## WHAT IS REQUIRED
Write out the entire listing below verbatim, leaving out the pictures.

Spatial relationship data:
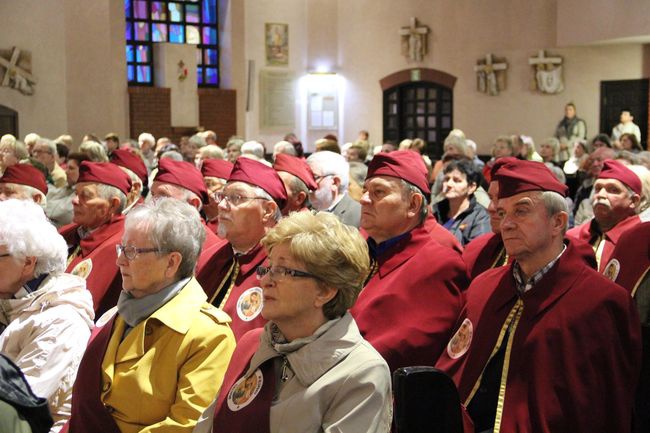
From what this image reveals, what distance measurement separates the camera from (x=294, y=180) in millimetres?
5559

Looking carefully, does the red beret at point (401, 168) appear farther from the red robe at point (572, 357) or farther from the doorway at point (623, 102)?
the doorway at point (623, 102)

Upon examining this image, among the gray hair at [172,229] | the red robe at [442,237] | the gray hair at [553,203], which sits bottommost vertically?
the red robe at [442,237]

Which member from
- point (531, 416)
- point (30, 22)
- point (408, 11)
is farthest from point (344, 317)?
point (408, 11)

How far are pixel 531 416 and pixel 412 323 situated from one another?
2.47ft

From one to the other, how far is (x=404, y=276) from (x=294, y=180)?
1649 millimetres

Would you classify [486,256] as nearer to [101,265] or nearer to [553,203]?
[553,203]

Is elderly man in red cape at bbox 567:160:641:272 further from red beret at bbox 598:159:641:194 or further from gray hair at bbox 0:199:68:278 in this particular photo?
gray hair at bbox 0:199:68:278

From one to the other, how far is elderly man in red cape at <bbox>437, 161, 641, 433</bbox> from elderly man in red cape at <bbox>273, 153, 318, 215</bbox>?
6.08 ft

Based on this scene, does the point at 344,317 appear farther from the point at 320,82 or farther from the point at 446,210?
the point at 320,82

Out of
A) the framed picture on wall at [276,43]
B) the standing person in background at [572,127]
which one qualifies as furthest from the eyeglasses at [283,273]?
the framed picture on wall at [276,43]

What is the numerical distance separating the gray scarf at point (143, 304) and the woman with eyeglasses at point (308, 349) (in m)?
0.53

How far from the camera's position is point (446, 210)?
720cm

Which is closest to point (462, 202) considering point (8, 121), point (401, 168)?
point (401, 168)

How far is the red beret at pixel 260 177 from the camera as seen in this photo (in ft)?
15.8
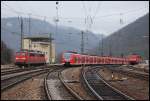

## SOLVED PROBLEM
From what this image reveals, what distance measurement separates the camera from (x=294, y=180) in millimetres?
5559

Looking carefully, does the red beret at point (401, 168) appear farther from the red robe at point (572, 357) or farther from the doorway at point (623, 102)?
the doorway at point (623, 102)

Upon examining this image, among the gray hair at [172,229] | the red robe at [442,237] | the gray hair at [553,203], which sits bottommost vertically?
the red robe at [442,237]

Which member from
- point (531, 416)
- point (30, 22)
- point (408, 11)
is farthest from point (344, 317)?
point (408, 11)

How far are pixel 531 416 and pixel 412 323 situated from one another?
2.47ft

From one to the other, how far is (x=404, y=276) from (x=294, y=180)?
1649 millimetres

Would you classify [486,256] as nearer to [101,265] or nearer to [553,203]?
[553,203]

Is elderly man in red cape at bbox 567:160:641:272 further from red beret at bbox 598:159:641:194 or further from gray hair at bbox 0:199:68:278 in this particular photo?
gray hair at bbox 0:199:68:278

From one to the other, how far is elderly man in red cape at <bbox>437, 161, 641, 433</bbox> from elderly man in red cape at <bbox>273, 153, 318, 215</bbox>?
6.08 ft

Based on this scene, does the point at 344,317 appear farther from the point at 320,82 or farther from the point at 446,210?
the point at 320,82

Out of
A) the framed picture on wall at [276,43]
B) the standing person in background at [572,127]
which one qualifies as furthest from the eyeglasses at [283,273]?
the framed picture on wall at [276,43]

What is the numerical distance separating the gray scarf at point (143, 304) and the woman with eyeglasses at point (308, 349) (in m)?
0.53

How far from the camera's position is point (446, 210)?
720cm

Which is closest to point (462, 202) considering point (8, 121), point (401, 168)?
point (401, 168)

How far is the red beret at pixel 260 177 from the camera as seen in this photo (in ft)?
15.8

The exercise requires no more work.